A car bomb wounded six Egyptian policemen on Thursday as it exploded in front of a police building in Cairo, the interior ministry said, the latest in a wave of militant attacks that has rocked Egypt.

The powerful blast in northern Cairo's district of Shubra came in the middle of the night, an AFP journalist said, as Egyptian security forces are being targeted by Islamic State jihadists waging an Islamist insurgency.

"A man suddenly stopped his car in front of the state security building, jumped out of it and fled on a motorbike that followed the car," the ministry statement said.

"The car exploded wounding six policemen."

Earlier a security official told AFP that "an attack targeted a state security building".

"The explosion partially destroyed the building," said a colleague on condition of anonymity.

The bombing came just days after President Abdel Fattah al-Sisi ratified an anti-terrorism law which critics claim gives wider powers to police, restricts human rights and muzzles the press.

No one has yet claimed responsibility for Thursday's attack, but the "Sinai Province", the Egyptian branch of the Islamic State group, regularly carries out attacks on security services as part of an insurgency that has swelled since the army's ousting of president Mohammed Morsi in July 2013.

Jihadists say their attacks are in retaliation for a police crackdown targeting Morsi supporters that has left hundreds dead and thousands jailed.

Hundreds more have been sentenced to death after speedy trials, denounced by the United Nations as "unprecedented" in recent history.

New anti-terror law

Thursday's blast comes weeks after the Islamic State claimed a car bomb attack targeting the Italian consulate in downtown Cairo on July 11, which left a passer-by dead.

That attack was the first such targeting a foreign mission in Egypt since the jihadists began their campaign against security forces two years ago.

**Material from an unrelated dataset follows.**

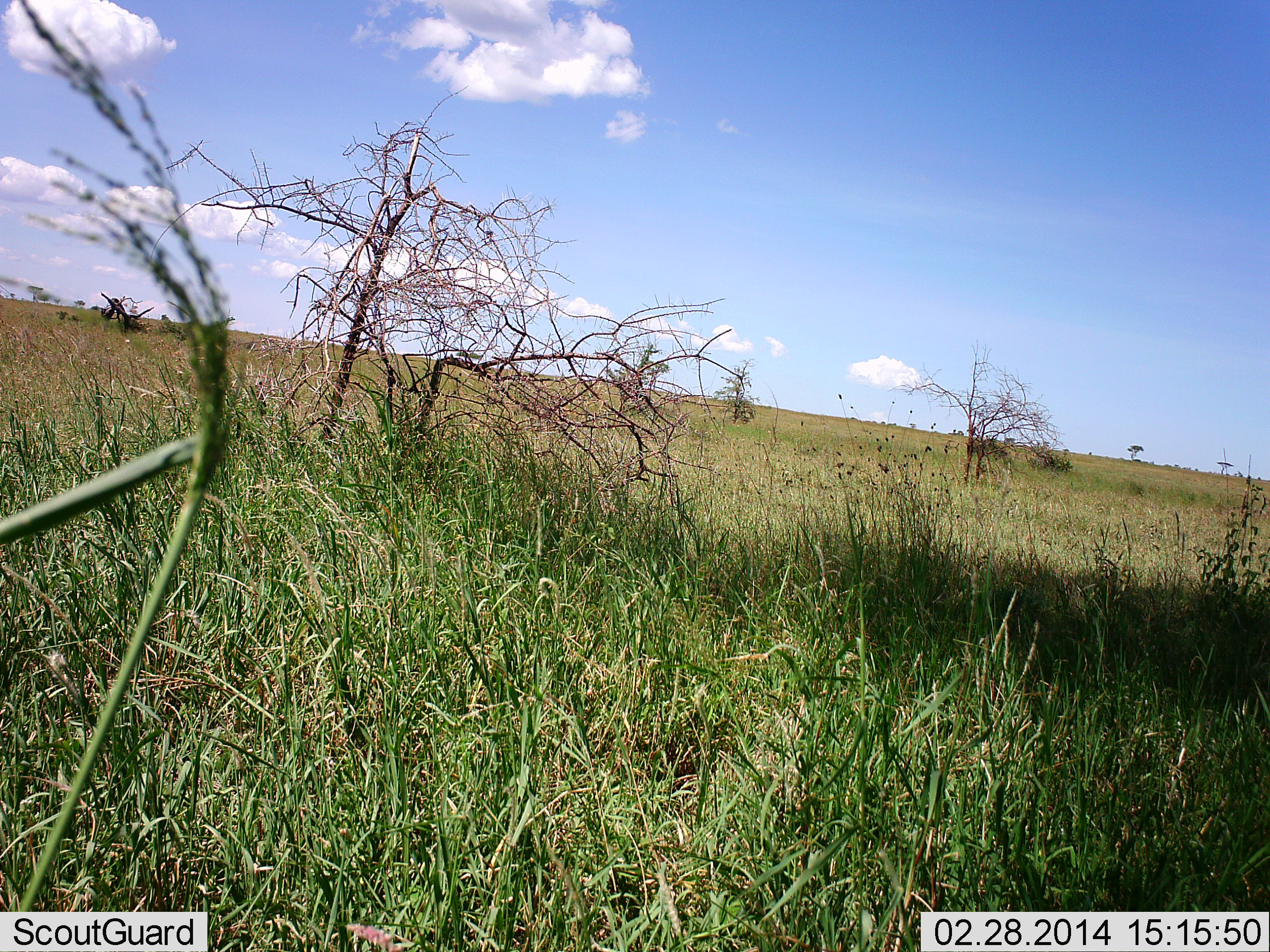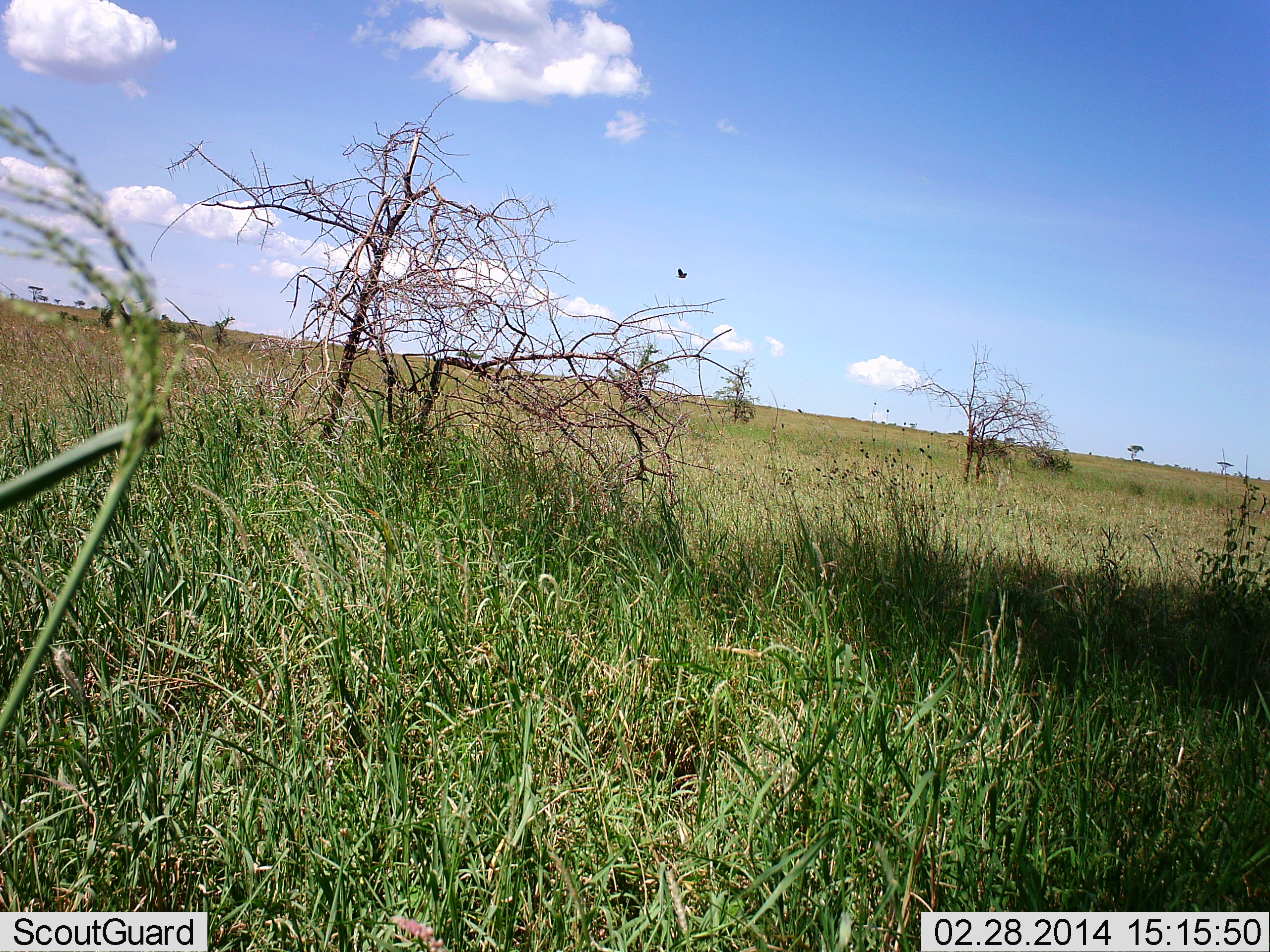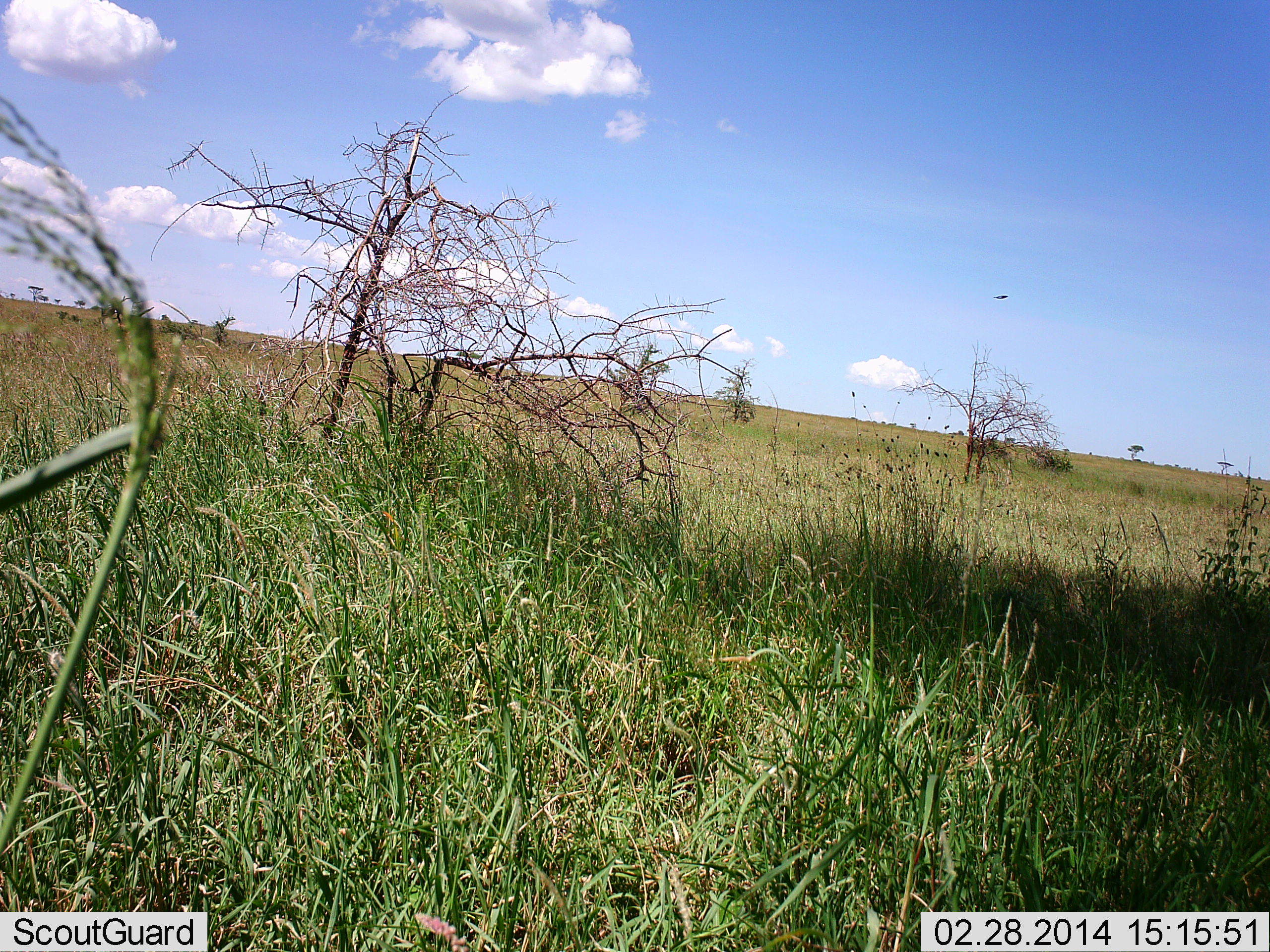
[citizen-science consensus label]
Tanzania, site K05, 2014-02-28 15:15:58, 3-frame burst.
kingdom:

The consulate bombing was followed by the abduction and apparent beheading of Croatian engineer Tomislav Salopek, which the Sinai Province group claimed on August 13.

Experts said the group appeared to have changed its strategy in its fight against the Egyptian authorities.

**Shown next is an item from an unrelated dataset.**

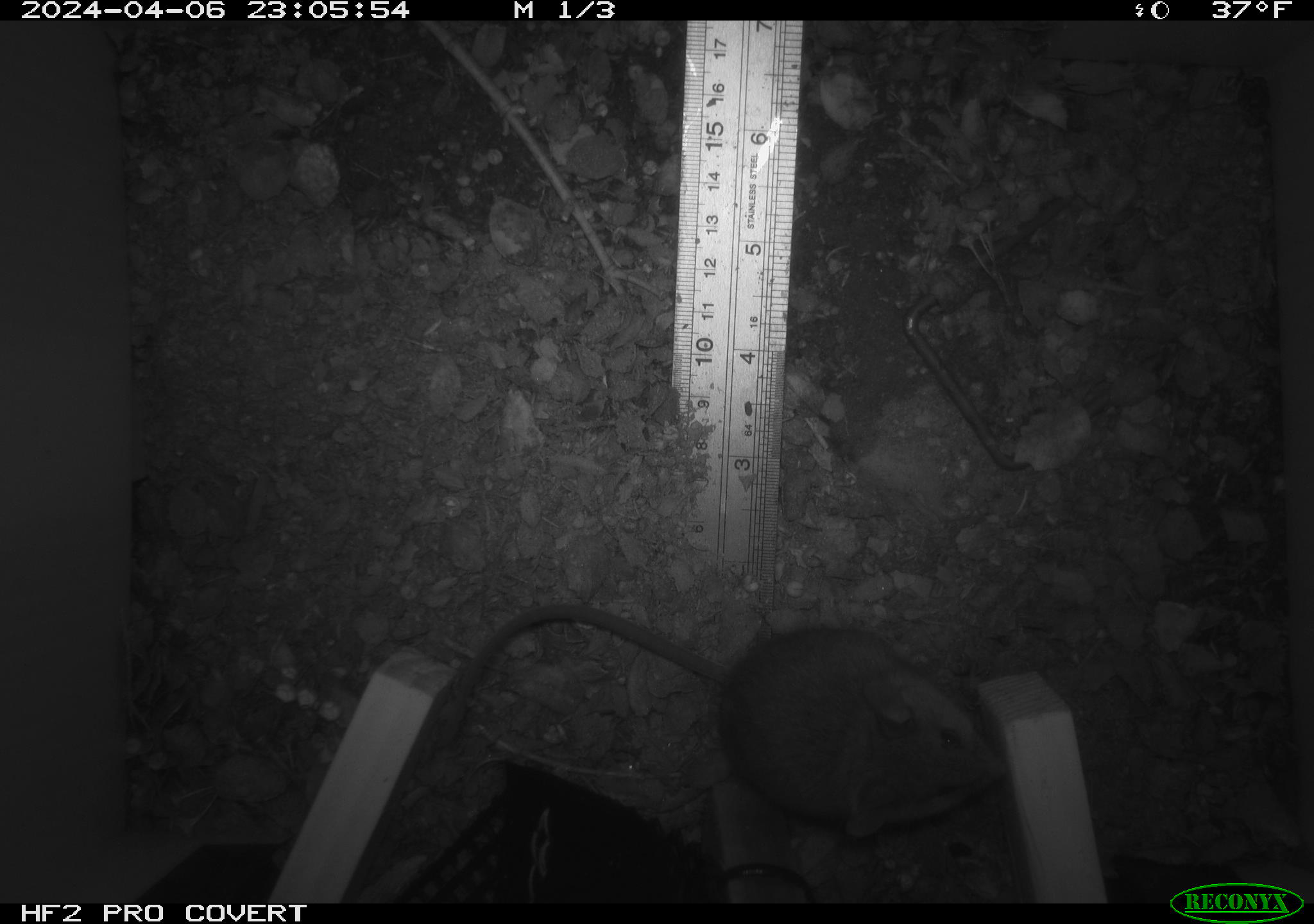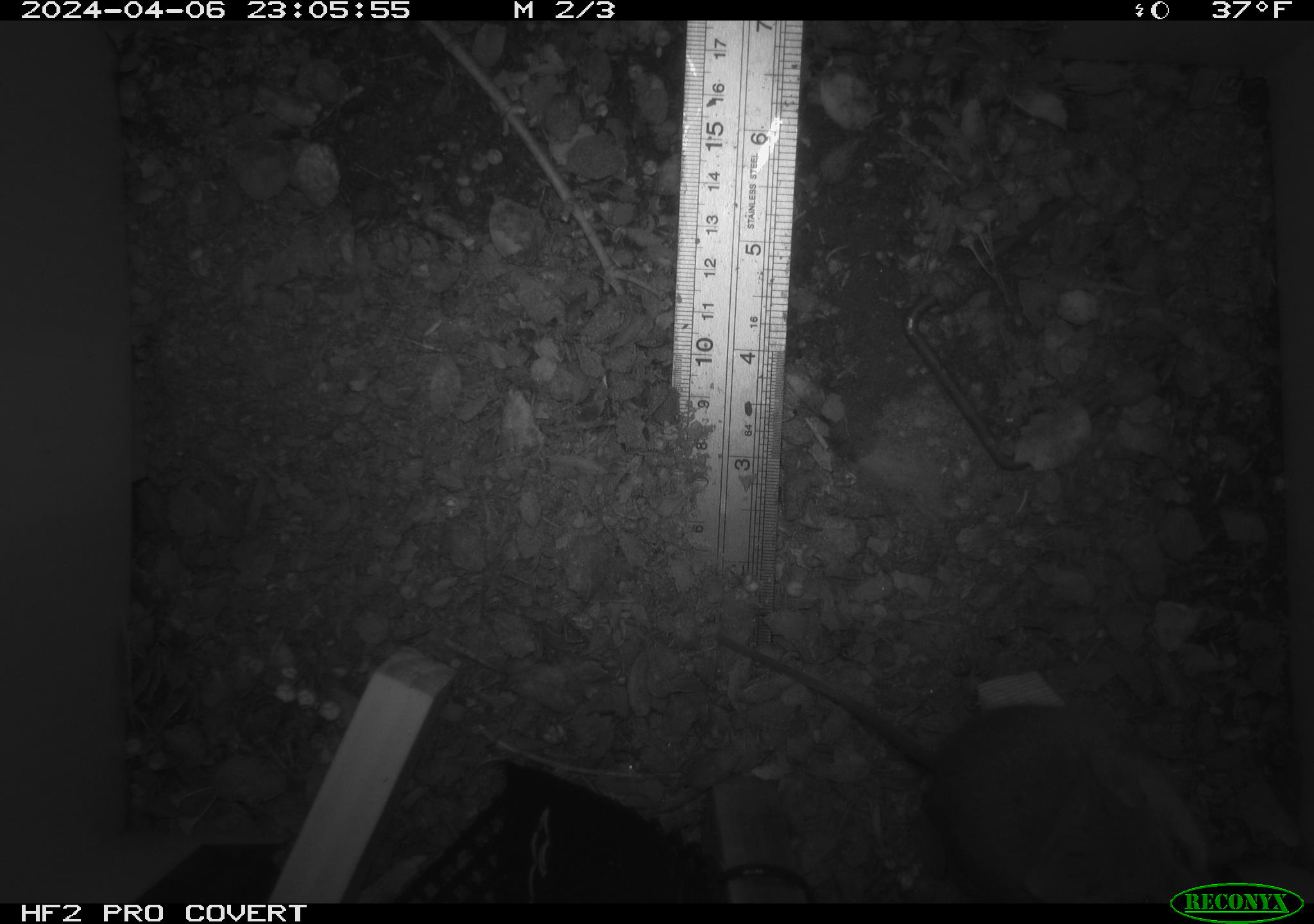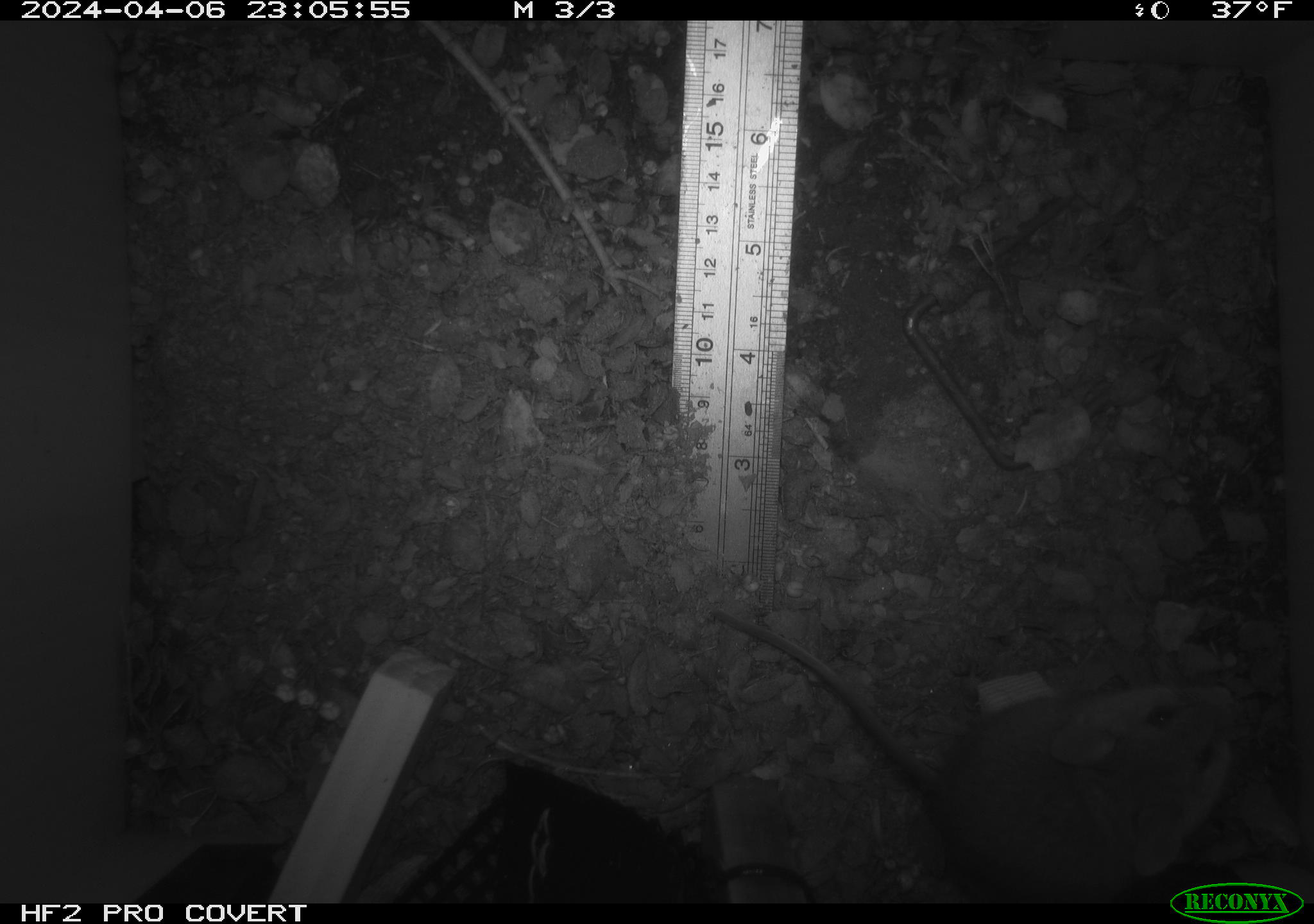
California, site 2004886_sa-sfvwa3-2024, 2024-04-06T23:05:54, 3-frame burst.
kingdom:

After launching spectacular attacks targeting security forces in its bastion in North Sinai in the past two years, the group is now adopting tactics similar to the main IS group in Iraq and Syria - abducting and beheading foreigners.

Salopek's abduction appeared aimed at threatening tourists and foreign employees of Western firms - two cornerstones of an economy battered by years of political unrest since the 2011 uprising that ousted then-president Hosni Mubarak.

Faced with the deadly jihadist insurgency, Sisi ratified on Sunday an anti-terrorism law boosting police and judicial powers. It also imposes hefty fines for "false" media reports on militant attacks.

Rights groups, which have accused Sisi of imposing a repressive regime, fear the new law could be used to further muzzle dissent and target critics.

The passing of the law was expedited after state prosecutor Hisham Barakat was assassinated in a car bombing in June, followed by a large-scale jihadist attack in the Sinai Peninsula days later.

The judiciary and security forces already had wide-ranging powers in tackling "terrorism", and Sisi's regime has been accused of using the battle against jihadists as a pretext for crushing dissent.

The law "increases authorities' power to impose heavy sentences, including the death penalty, for crimes under a definition of terrorism that is so broadly worded it could encompass civil disobedience," Human Rights Watch said Wednesday.

But the foreign ministry hit back at these criticisms, insisting that other countries should "respect the independence of the [Egyptian] judiciary".